“Hope can be found in the strangest places.
In my town, we have a compost-collection program where you can save your household food scraps and drop them off into communal bins at parks in different neighborhoods.
The first time I went to drop off my smelly bag of potato peelings, apple cores and broccoli
stems, I wondered if anybody else would ever go to the trouble. But even as I walked up to the bin, a man was approaching to do the same thing.
Cool, I thought. I'm not the only one.
A week later, when I was joining a friend for a morning walk, I told her I first needed to drop off my compost gunk at the park. Fine. I'll bring mine as well, she said.

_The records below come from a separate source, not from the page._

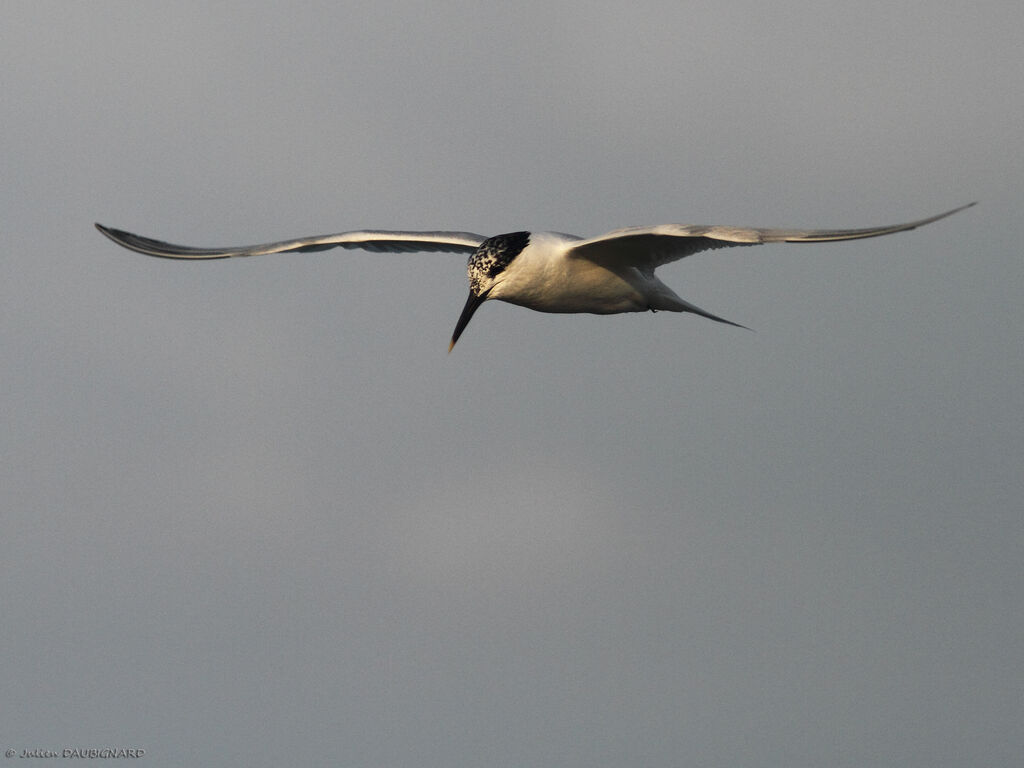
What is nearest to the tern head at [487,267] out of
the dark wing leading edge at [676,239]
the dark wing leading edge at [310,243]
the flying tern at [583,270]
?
the flying tern at [583,270]

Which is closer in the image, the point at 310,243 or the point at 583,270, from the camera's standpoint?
the point at 583,270

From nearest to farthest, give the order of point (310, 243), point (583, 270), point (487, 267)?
point (487, 267), point (583, 270), point (310, 243)

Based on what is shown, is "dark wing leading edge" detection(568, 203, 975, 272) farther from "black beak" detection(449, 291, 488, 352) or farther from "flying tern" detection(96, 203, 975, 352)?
"black beak" detection(449, 291, 488, 352)

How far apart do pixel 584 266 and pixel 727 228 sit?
2769 mm

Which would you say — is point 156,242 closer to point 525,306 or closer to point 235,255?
point 235,255

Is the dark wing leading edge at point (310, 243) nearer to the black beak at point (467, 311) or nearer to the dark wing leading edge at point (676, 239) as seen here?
the black beak at point (467, 311)

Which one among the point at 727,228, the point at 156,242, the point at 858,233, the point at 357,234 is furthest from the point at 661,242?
the point at 156,242

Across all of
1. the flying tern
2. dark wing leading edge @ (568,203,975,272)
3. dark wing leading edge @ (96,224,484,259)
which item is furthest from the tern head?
dark wing leading edge @ (96,224,484,259)

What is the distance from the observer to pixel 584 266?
1667 centimetres

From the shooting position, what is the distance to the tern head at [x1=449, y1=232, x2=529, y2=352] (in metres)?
16.3

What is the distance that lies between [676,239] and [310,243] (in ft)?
18.8

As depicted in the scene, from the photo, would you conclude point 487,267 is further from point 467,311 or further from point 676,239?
point 676,239

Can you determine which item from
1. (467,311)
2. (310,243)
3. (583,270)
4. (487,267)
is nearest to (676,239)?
(583,270)

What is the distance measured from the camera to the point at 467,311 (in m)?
16.5
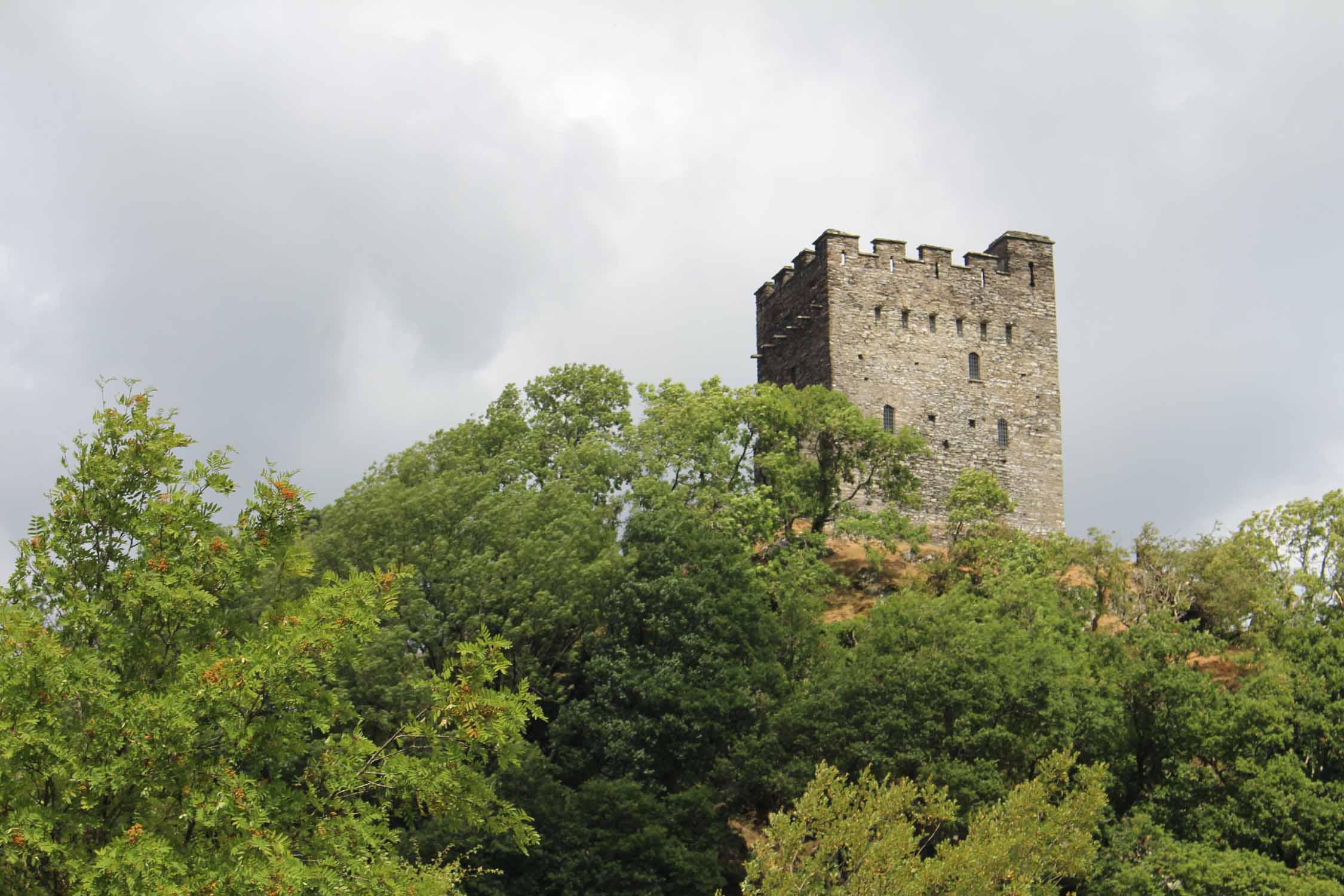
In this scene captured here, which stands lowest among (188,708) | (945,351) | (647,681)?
(188,708)

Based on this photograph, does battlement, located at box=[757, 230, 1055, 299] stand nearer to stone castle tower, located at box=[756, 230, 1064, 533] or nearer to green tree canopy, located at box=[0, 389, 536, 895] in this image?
stone castle tower, located at box=[756, 230, 1064, 533]

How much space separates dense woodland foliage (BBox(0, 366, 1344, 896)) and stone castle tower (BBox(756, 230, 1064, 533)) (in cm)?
235

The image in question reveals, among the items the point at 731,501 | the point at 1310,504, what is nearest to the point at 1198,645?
the point at 1310,504

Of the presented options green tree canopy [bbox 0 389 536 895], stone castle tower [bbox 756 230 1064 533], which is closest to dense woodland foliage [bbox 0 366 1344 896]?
green tree canopy [bbox 0 389 536 895]

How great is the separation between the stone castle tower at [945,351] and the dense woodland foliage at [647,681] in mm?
2353

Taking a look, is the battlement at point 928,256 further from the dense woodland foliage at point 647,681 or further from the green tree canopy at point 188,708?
the green tree canopy at point 188,708

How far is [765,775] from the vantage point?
30219mm

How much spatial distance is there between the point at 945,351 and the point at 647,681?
21.1 metres

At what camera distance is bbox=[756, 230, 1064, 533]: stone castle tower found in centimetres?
4719

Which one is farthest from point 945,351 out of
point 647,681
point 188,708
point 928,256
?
point 188,708

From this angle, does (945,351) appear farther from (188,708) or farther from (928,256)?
(188,708)

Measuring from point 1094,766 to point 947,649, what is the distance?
519 centimetres

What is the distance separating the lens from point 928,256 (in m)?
49.2

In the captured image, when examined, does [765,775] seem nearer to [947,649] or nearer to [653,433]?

Whoa! Another participant!
Most of the time the bins are positively overflowing. It is disgusting. One could argue this means the town needs to empty it more often. (Probably true.) But the flip side is that I find hope here. I find hope because there are a lot of people out there who care. They care about landfills and nature and waste --and organic materials that, handled properly, can replenish gardens and farms. They care about the Earth that God gave us.
I find hope in many things-- a baby's smile, a full moon, a bracing hymn, a plan for what comes next--but I really find it in people who care. So, when I look at that oozing, rotting, putrid communal bin of egg shells, brown banana peels, onion skins, soggy Cheerios, and chicken bones, I see hope.
We won’t find hope unless we look for it.